▶ _Die Rezension_:
----------------------------------------
Rezension

Eine Suche in Irland

Ein Sommer in Irland - Ricarda Martin

Ein Sommer in Irland
von Ricarda Martin

Bewertet mit 5 Sternen

Caroline, die seit der Scheidung allein erziehende Mutter einer pubertierenden und aufmüpfigen 16-jährigen ist, arbeitet bei einem Kunsthändler. Die Arbeit macht ihr sehr viel Spaß, ist aber auch sehr zeitintensiv, so dass sie nicht soviel Zeit für ihre Tochter Kim aufbringen kann wie sie gern wollte.
Das Verhältnis der beiden zueinander ist sehr gespannt, so dass sich Kim liebend gern bei ihrem Vater aufhält.
Als Caroline von ihrem Chef den Auftrag erhält, in Irland nach einem sehr alten Buch zu suchen und es bei einer Auktion auf Cardew Castle nach Möglichkeit zu ersteigern, ist sie erst skeptisch, wie sie das mit Kim regeln soll.
Sie nimmt Kim mit, es sind Ferien und obwohl es definitiv nicht Kims erste Wahl ist (viel lieber wäre sie mit ihren Freundinnen nach Florida gefahren), muss sie sich fügen und fährt schmollend mit.

Caroline fühlt sich in Irland wohl und die Menschen im Ort sind auch nett und hilfsbereit zu ihr, bis sie merken, dass Caroline zu Cardew Castle Fragen stellt. Sie bekommt so gut wie keine Antwort, die Menschen sind plötzlich verschlossen. In der Buchhandlung trifft sie auf einen alten Buchhändler, der sich nicht gleich abweisend ihr gegenüber zeigt. Im Gegenteil, er übergibt ihr ein altes Buch, das sie unbedingt lesen soll. Sie legt es beiseite und vergisst es.
Sie versucht, sich in Cardew Castle umzusehen, aber das Castle ist zugesperrt. Über einen Nebenweg trifft sie auf den mürrischen Hausverwalter, der scheinbar noch in dem baufälligen Gebäude wohnt. Auch er gibt ihr keine Auskunft über das Castle oder über das Buch, das sie sucht. Er verweist sie vom Grundstück und darauf, dass es Privateigentum wäre und sie dort nicht erwünscht ist.
----------------------------------------
▶ _Datensätze_:
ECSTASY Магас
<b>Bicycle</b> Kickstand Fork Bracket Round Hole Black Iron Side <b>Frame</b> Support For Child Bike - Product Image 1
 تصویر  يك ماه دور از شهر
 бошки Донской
----------------------------------------
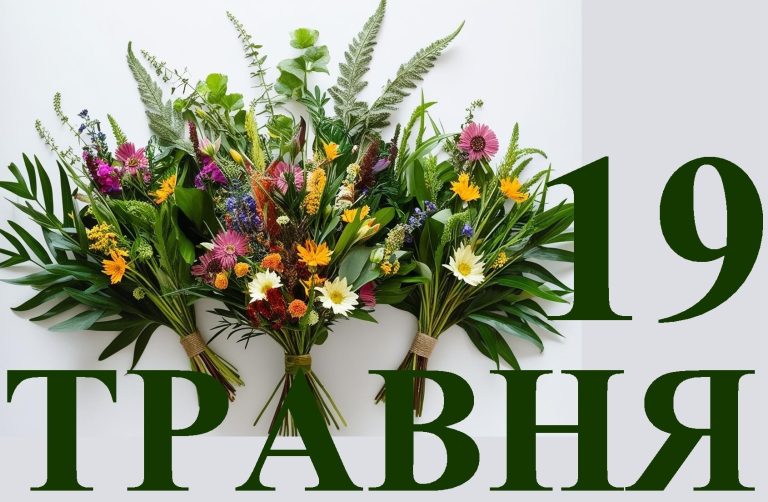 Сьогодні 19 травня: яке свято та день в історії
----------------------------------------
Wie geht die Rezension zum Buch „Ein Sommer in Irland“ weiter? Setze sie im Anschluss an ihren letzten Satz fort. Das Material ist eigenständig und gehört nicht zur Rezension.

Durch ihre Fragerei und ihre Suche nach dem Buch macht sie sich nicht gerade Freunde, sie begibt sich sogar in Gefahr und gerät ins Visier von jemandem. 

Als ich den Titel des Buches das erste Mal gelesen habe, war klar, dass das von mir gelesen werden muss. Einmal Irlandfan, immer Irlandfan und das nicht nur vor Ort, sondern auch was Literatur betrifft.
Viele der beschriebenen Orte habe ich selbst schon besucht und weiß um die Faszination, die diese auf Reisende ausüben. Ricarda Martin ist es hervorragend gelungen, diese mit ihren Beschreibungen wieder aufleben zu lassen und bei mir eine wehmutsvolle Erinnerung heraufzubeschwören.
Sehr gut nachempfinden konnte ich die Starre, die einen befällt, wenn man sich im "Long Room" des Trinity Colleges befindet. Diese Bibliothek ist so gigantisch und der Blick ins "Book of Kells" so nachhaltig, das vergisst man nie wieder.

Die Suche nach einem ähnlich gearteten Buch wie das "Book of Kells" bringt Caroline nach Irland.
Sie nimmt ihre Tochter Kim mit und hofft, dass sie dort die Zeit nutzen kann, sich mit Kim auszusprechen und wieder Nähe mit ihr zu schaffen.
Das wird ihr anfangs von Kim nicht leicht gemacht, aber Kim hat nicht wirklich eine Alternative dort.
Die Suche wird ihr auch erschwert, da die Dorfbewohner plötzlich nicht mehr so mitteilsam sind, wenn sie erfahren, was sie dorthin verschlagen hat. Sie stößt auf Geheimnisse und Dinge, die vertuscht wurden, aber warum und wie hängen sie zusammen?

Die Geschichte spielt in zwei Zeitebenen, Anfang des 20. Jh. und im heute. Zu Beginn des letzten Jh. war das Leben für Frauen nicht einfach. Männer oder Väter verfügten und bestimmten über sie. 
Zwei junge Frauen kommen durch die Unruhen in Nordchina nach Irland auf Cardew Castle.
Wie die Schicksale dieser beiden Frauen mit den Geschehnissen in der Gegenwart verbunden sind, werde ich jetzt jedoch nicht verraten.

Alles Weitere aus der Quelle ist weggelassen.